» **Excerpted data**:
----

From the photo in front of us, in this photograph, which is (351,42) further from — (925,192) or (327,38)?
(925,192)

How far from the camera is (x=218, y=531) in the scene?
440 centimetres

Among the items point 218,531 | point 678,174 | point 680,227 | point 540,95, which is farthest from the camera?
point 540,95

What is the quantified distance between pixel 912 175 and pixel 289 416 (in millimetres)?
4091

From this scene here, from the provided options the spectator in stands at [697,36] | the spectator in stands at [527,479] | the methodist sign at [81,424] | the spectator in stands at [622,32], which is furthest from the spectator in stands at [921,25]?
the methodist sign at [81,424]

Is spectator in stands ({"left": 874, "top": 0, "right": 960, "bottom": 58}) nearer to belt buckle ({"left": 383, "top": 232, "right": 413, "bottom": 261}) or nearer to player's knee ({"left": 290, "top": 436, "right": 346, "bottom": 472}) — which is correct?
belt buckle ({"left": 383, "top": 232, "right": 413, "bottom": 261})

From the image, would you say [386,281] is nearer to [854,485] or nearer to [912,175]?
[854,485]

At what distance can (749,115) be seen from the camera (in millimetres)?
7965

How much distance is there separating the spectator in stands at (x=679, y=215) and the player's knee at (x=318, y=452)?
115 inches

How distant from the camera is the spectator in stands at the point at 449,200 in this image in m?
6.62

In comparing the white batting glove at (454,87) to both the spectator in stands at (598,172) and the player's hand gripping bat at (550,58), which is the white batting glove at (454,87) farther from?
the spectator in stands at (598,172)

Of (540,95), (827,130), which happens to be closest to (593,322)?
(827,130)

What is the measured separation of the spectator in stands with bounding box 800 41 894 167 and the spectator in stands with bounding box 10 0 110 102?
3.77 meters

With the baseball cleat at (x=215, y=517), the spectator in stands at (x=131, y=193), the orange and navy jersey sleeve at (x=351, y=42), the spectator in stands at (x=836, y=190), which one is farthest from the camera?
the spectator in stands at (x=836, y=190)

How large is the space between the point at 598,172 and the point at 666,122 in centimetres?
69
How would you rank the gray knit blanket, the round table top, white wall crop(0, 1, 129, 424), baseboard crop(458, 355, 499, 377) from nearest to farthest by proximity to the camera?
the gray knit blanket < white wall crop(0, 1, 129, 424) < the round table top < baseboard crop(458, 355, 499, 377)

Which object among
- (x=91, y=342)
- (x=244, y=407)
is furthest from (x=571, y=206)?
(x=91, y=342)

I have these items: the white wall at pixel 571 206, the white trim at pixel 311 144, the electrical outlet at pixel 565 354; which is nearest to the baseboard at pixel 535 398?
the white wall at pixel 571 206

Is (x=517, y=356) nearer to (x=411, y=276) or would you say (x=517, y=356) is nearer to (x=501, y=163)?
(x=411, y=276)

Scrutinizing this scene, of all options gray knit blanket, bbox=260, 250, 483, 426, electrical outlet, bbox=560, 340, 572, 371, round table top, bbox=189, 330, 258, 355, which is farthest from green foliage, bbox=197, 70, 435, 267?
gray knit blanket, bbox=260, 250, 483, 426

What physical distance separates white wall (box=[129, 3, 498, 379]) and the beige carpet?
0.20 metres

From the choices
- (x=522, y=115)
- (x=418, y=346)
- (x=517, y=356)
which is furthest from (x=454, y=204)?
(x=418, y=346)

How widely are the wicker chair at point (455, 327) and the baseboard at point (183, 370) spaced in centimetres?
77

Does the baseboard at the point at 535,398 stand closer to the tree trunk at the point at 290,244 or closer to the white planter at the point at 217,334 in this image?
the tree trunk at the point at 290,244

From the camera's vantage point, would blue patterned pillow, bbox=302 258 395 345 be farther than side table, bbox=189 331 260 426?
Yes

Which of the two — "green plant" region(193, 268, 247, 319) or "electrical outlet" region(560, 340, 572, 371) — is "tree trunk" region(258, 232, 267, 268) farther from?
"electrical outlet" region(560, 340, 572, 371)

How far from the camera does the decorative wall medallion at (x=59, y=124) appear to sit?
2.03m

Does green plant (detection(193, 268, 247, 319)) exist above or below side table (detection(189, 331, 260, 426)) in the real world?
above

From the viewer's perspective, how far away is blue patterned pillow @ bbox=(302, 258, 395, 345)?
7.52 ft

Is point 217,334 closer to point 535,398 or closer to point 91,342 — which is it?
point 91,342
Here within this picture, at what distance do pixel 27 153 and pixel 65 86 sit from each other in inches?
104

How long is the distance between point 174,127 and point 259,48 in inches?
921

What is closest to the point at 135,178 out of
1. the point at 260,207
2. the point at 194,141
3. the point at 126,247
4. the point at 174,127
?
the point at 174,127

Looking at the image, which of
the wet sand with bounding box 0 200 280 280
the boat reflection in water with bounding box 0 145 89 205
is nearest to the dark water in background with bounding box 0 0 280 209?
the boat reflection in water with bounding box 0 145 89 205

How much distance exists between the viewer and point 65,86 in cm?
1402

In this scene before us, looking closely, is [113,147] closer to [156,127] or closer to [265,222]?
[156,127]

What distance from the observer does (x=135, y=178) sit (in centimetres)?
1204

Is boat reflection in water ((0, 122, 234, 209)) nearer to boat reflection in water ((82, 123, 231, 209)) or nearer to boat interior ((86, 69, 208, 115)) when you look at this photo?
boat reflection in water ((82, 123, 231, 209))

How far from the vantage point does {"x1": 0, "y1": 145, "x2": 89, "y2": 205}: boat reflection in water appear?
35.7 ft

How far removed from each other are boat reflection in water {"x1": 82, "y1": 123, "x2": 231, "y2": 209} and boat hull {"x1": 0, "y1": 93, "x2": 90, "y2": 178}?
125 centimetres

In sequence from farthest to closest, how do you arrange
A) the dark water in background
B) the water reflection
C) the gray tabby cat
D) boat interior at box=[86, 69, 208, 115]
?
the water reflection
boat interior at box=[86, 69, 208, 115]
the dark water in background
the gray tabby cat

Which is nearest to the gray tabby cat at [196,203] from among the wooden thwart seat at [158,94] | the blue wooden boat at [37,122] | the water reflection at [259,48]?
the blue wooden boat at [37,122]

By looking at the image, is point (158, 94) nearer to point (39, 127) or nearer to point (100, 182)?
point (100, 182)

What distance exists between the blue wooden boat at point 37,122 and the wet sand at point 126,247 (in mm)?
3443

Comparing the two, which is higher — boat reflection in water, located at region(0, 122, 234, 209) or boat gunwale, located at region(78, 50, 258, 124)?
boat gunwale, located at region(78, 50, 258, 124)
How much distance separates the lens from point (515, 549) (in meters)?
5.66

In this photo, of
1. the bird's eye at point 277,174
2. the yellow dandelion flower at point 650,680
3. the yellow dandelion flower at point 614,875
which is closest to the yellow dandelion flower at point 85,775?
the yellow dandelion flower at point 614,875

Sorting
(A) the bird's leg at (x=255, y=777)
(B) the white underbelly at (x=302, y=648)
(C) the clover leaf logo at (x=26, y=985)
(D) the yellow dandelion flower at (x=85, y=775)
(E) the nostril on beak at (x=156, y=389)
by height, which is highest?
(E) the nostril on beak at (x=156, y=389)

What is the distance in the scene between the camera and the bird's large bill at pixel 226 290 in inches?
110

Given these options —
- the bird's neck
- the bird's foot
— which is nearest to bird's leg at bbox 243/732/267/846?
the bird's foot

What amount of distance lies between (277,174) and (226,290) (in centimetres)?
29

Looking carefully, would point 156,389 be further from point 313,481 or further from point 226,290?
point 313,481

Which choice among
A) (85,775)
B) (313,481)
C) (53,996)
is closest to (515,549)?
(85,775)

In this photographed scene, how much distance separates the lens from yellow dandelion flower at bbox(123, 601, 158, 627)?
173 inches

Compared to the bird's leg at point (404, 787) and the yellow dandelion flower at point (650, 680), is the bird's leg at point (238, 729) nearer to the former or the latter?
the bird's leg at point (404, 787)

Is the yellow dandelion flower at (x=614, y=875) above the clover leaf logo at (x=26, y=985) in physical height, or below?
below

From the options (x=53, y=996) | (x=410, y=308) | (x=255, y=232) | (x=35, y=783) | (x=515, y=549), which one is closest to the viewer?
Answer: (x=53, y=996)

----

» **What you need to do**:
Starting from the line with "What distance exists" and ending with the final line of the data, quote every line exactly, both ends included.

» **Solution below**:
What distance exists between the blue wooden boat at point 37,122 and the wet sand at point 126,247 (in mm)?
3443

Comparing the two, which is higher — boat reflection in water, located at region(0, 122, 234, 209) or boat gunwale, located at region(78, 50, 258, 124)?
boat gunwale, located at region(78, 50, 258, 124)
How much distance separates the lens from point (515, 549) (in meters)?
5.66

In this photo, of
1. the bird's eye at point 277,174
2. the yellow dandelion flower at point 650,680
3. the yellow dandelion flower at point 614,875
which is closest to the yellow dandelion flower at point 85,775?
the yellow dandelion flower at point 614,875

Sorting
(A) the bird's leg at (x=255, y=777)
(B) the white underbelly at (x=302, y=648)
(C) the clover leaf logo at (x=26, y=985)
(D) the yellow dandelion flower at (x=85, y=775)
(E) the nostril on beak at (x=156, y=389)
by height, which is highest?
(E) the nostril on beak at (x=156, y=389)

What is the distance in the scene between the camera and the bird's large bill at pixel 226 290 in inches?
110

Given these options —
- the bird's neck
- the bird's foot
— which is nearest to bird's leg at bbox 243/732/267/846?
the bird's foot

What amount of distance lies between (277,174) and (226,290) (in centimetres)?
29

Looking carefully, would point 156,389 be further from point 313,481 or further from point 226,290?
point 313,481

Which choice among
A) (85,775)
B) (313,481)
C) (53,996)
is closest to (515,549)?
(85,775)

In this photographed scene, how much distance separates the lens from yellow dandelion flower at bbox(123, 601, 158, 627)?
173 inches

Compared to the bird's leg at point (404, 787) and the yellow dandelion flower at point (650, 680), is the bird's leg at point (238, 729) nearer to the former or the latter?
the bird's leg at point (404, 787)

Is the yellow dandelion flower at (x=614, y=875) above the clover leaf logo at (x=26, y=985) in physical height, or below?
below

From the options (x=53, y=996) | (x=410, y=308) | (x=255, y=232) | (x=35, y=783) | (x=515, y=549), which one is closest to the viewer?
Answer: (x=53, y=996)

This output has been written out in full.